JUDA, Josua, auch Schië LISSA

  • Geb. 1754 in Lissa,
  • Gest. 16. März 1806 in Berlin
  • Sohn des Juda, heiratet Rivka Pick (st. 1814), eine Tochter des Breslauer Rb. Jesaja Berlin, 1796 zum Stiftsrabbiner an die erste Talmudklasse des Philipp Samson’schen Lehrhauses in Wolfenbüttel berufen. 1800 Talmudlehrer am Zacharias Ephraim Veitelschen Institut in Berlin, nach dem Tod des Oberrb.

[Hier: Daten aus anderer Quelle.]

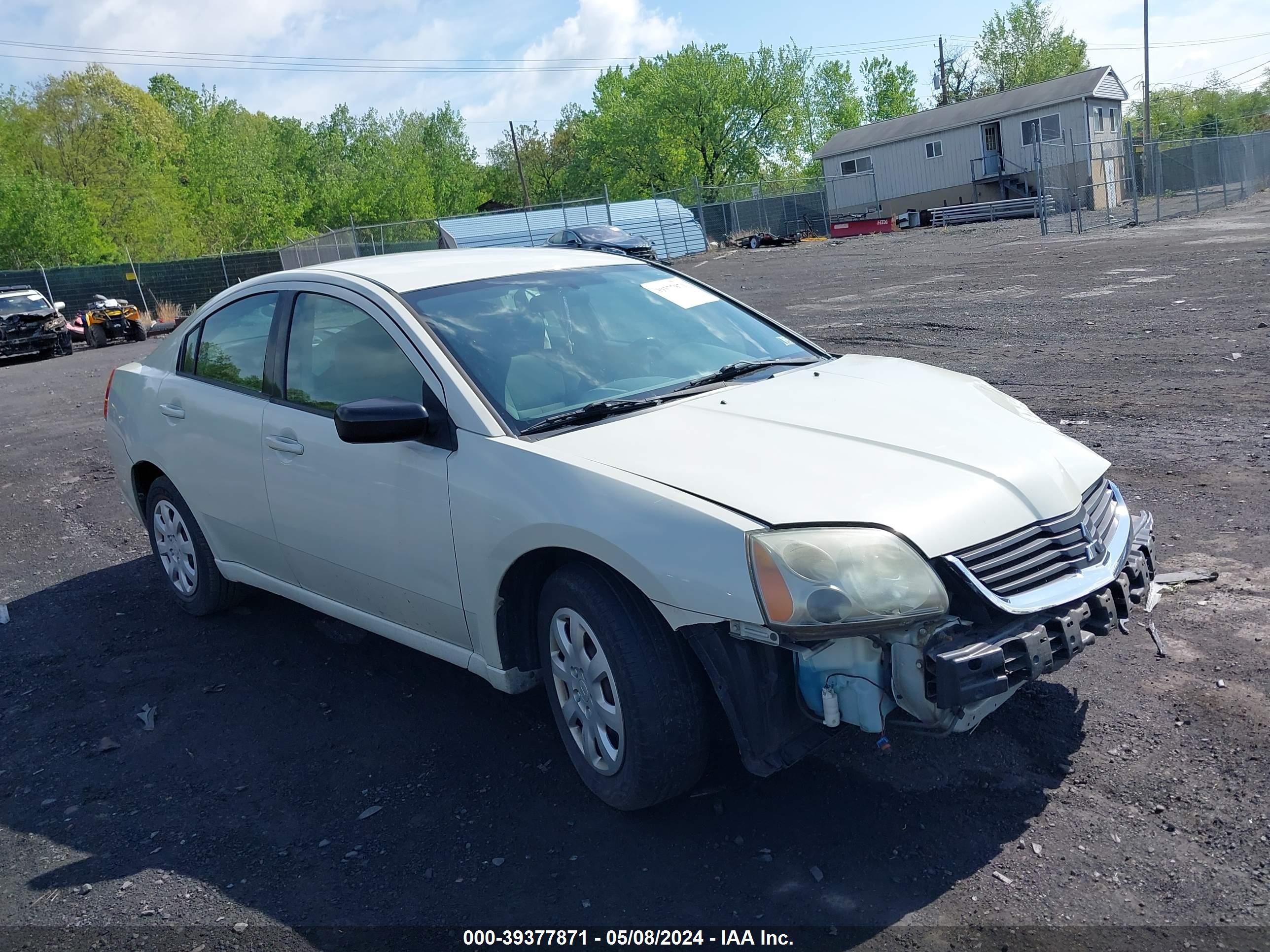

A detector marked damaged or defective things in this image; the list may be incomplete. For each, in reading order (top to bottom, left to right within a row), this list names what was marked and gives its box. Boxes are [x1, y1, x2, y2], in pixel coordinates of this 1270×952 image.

damaged sedan [0, 288, 72, 361]
damaged sedan [104, 251, 1160, 812]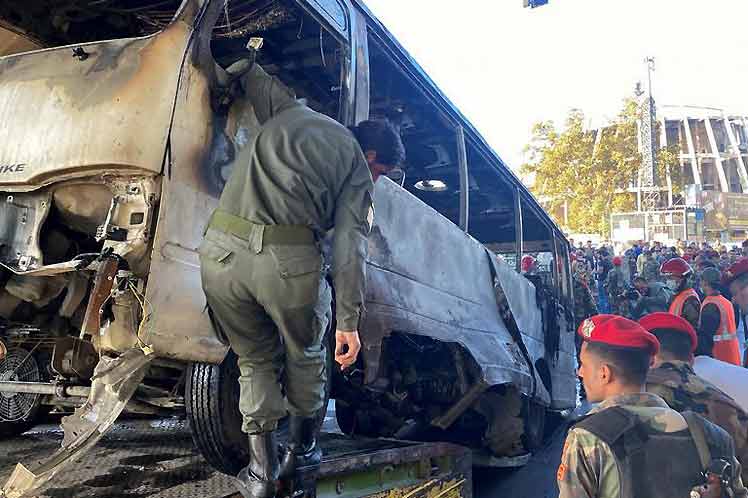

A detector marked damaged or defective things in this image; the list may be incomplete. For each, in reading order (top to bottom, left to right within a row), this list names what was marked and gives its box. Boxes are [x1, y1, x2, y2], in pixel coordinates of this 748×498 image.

destroyed bus [0, 0, 576, 482]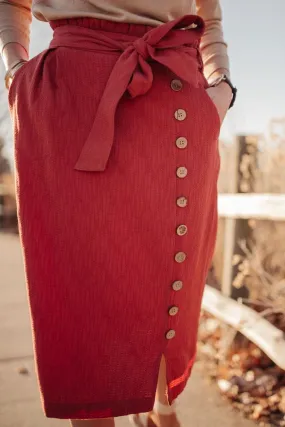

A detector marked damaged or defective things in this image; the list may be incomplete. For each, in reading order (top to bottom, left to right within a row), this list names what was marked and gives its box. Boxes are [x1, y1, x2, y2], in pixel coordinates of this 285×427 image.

rust midi skirt [7, 14, 220, 422]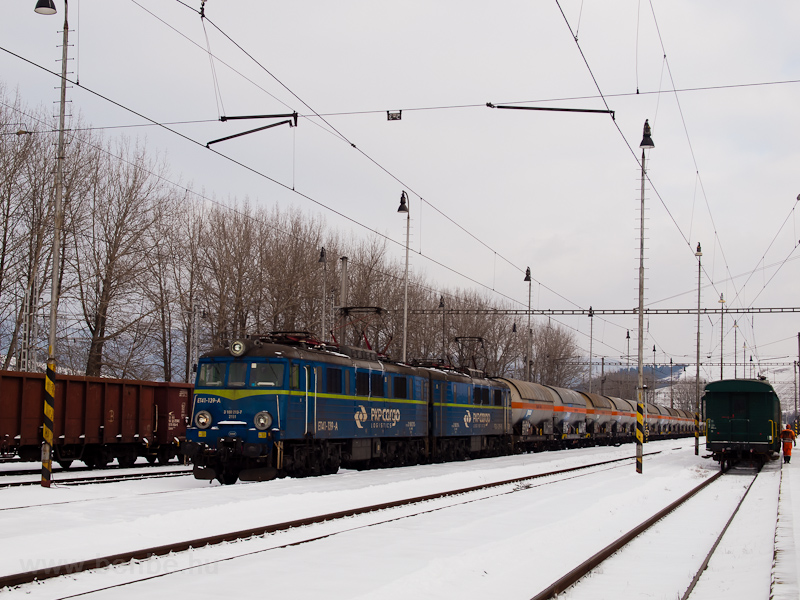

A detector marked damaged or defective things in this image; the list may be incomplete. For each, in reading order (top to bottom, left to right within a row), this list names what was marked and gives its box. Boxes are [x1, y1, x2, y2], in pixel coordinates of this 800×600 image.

rusty freight wagon [0, 370, 192, 468]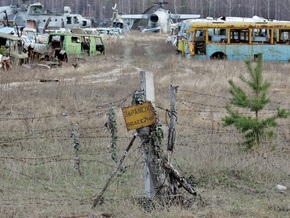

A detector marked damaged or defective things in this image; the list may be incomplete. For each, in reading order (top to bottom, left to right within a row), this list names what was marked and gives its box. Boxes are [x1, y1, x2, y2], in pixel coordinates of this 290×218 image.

abandoned truck [0, 32, 28, 67]
abandoned truck [46, 31, 106, 61]
abandoned bus [47, 32, 106, 61]
rusty bus [179, 20, 290, 61]
abandoned bus [179, 21, 290, 62]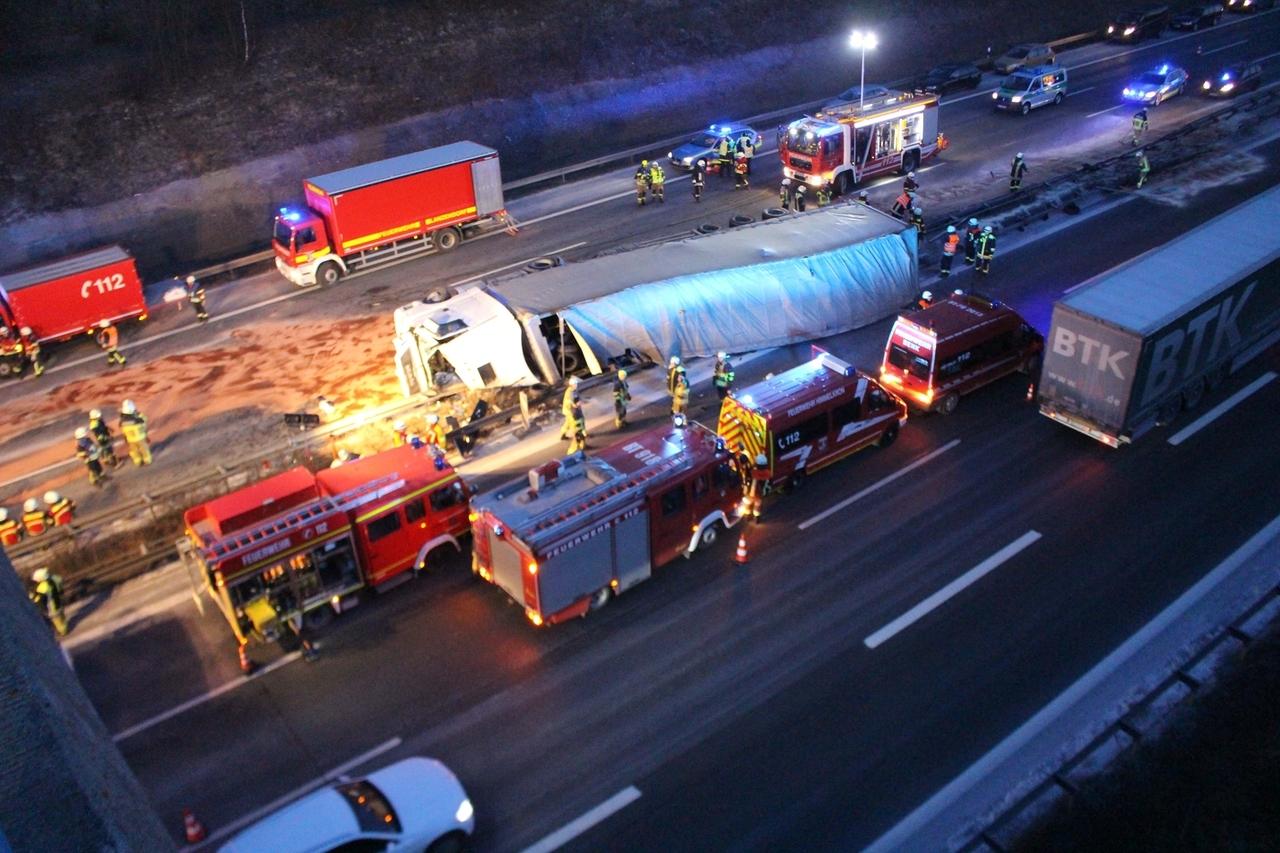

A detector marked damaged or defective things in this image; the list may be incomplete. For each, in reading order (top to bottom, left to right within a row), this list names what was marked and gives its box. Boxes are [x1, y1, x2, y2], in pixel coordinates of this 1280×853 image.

overturned semi truck [392, 205, 920, 394]
crushed truck cab [716, 352, 904, 486]
crushed truck cab [182, 446, 472, 652]
crushed truck cab [470, 422, 740, 624]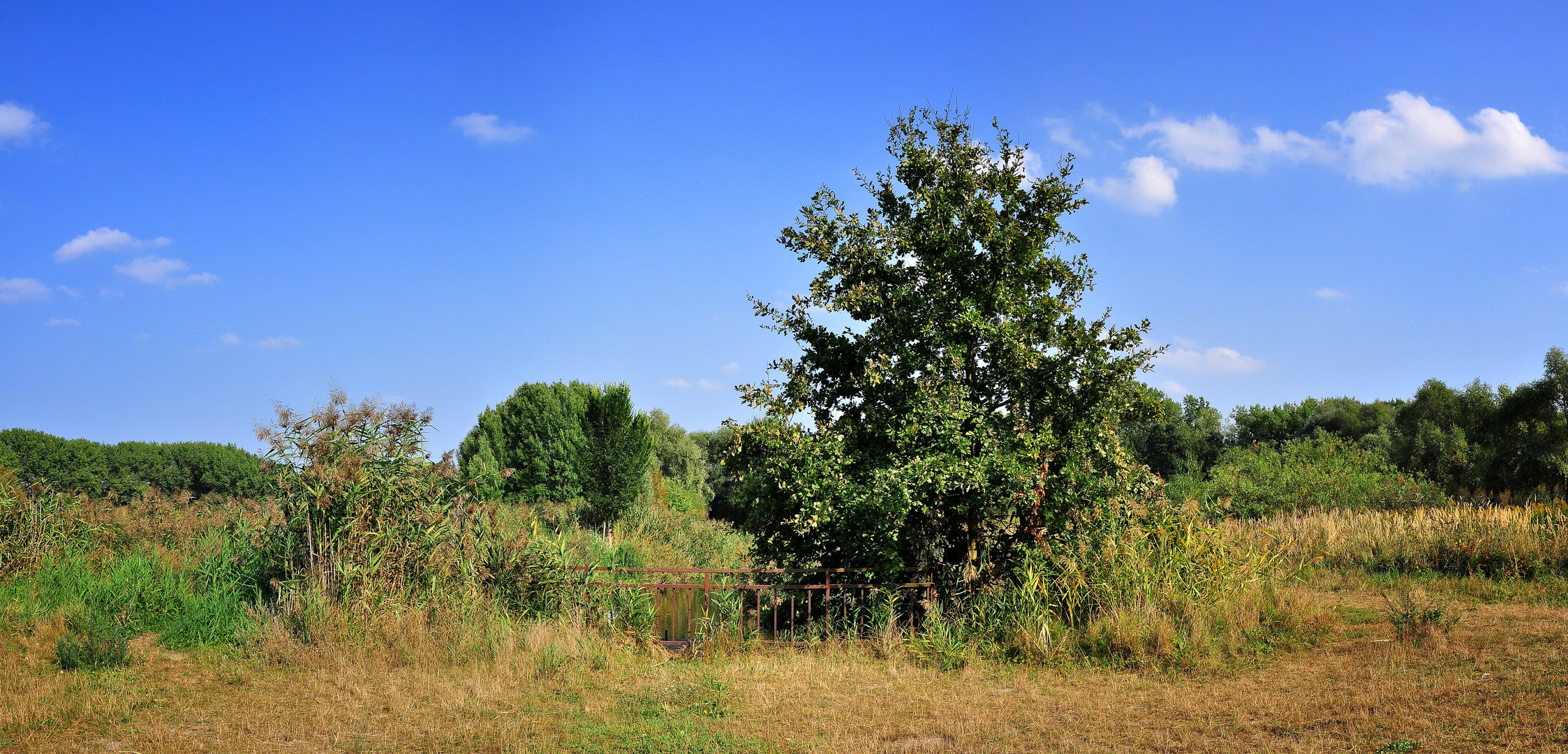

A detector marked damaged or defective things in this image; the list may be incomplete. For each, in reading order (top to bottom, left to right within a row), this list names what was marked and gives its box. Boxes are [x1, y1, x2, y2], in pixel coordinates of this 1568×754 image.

rusty metal fence [561, 564, 927, 648]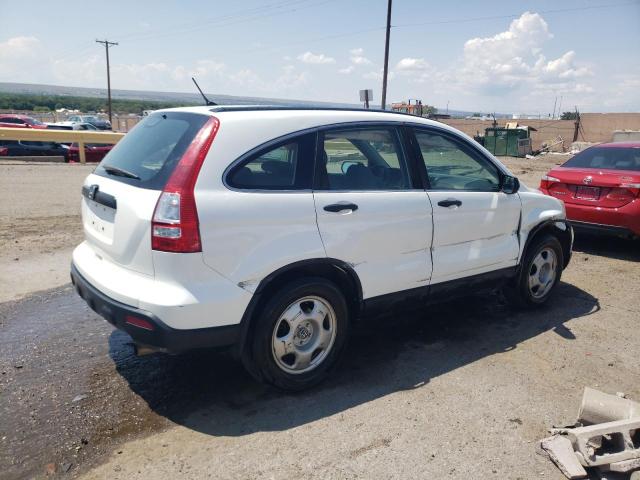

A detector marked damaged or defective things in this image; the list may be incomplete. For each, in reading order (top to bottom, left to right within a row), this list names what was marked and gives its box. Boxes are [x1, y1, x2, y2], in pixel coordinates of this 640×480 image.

broken concrete block [540, 436, 584, 478]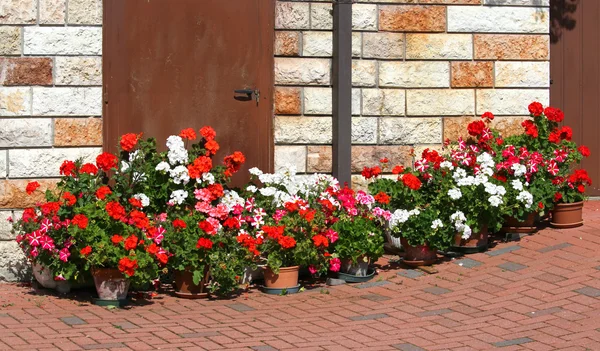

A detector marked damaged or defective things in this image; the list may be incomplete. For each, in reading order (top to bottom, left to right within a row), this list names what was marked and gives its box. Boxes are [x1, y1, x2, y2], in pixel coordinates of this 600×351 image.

rusty metal door [102, 1, 274, 184]
rusty metal door [552, 0, 596, 197]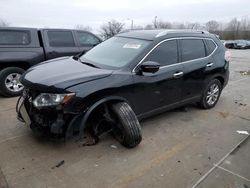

Hirschel Lewin zweiter Dajan im Bet-Din des Meyer Simon Weyl.

Dokumente

  • GStA Berlin, Kurmark, Materien Tit. 232, Generalia Nr. 17, Bl. 68, vom 24. Nov. 1805: Rabbinatsverwaltung durch das Bet Din von Weyl, Lazarus Horowitz und „Schaie Juda aus Lissa“.

Epigraphik

  • Inschriften der zerstörten Grabstätten für ihn und seine Frau, bei Landshuth, Nr. 287-288. Als Todesdatum ist der 26. Adar 5566 (16. März 1806) angegeben.

Literatur

  • Nachruf von S. J. Cohen in Sulamith, Jahrg. I, Bd. I, S. 489-491 u. d. T. „Denkmal eines biedern Rabbi’s“, mit Todesdatum 2. März
  • Stern, „Meyer Simon Weyl“, S. 292f, 303 hat als Todesdatum den 26. Adar/16. März
  • Rosenstock, Samsonschule, S. 14.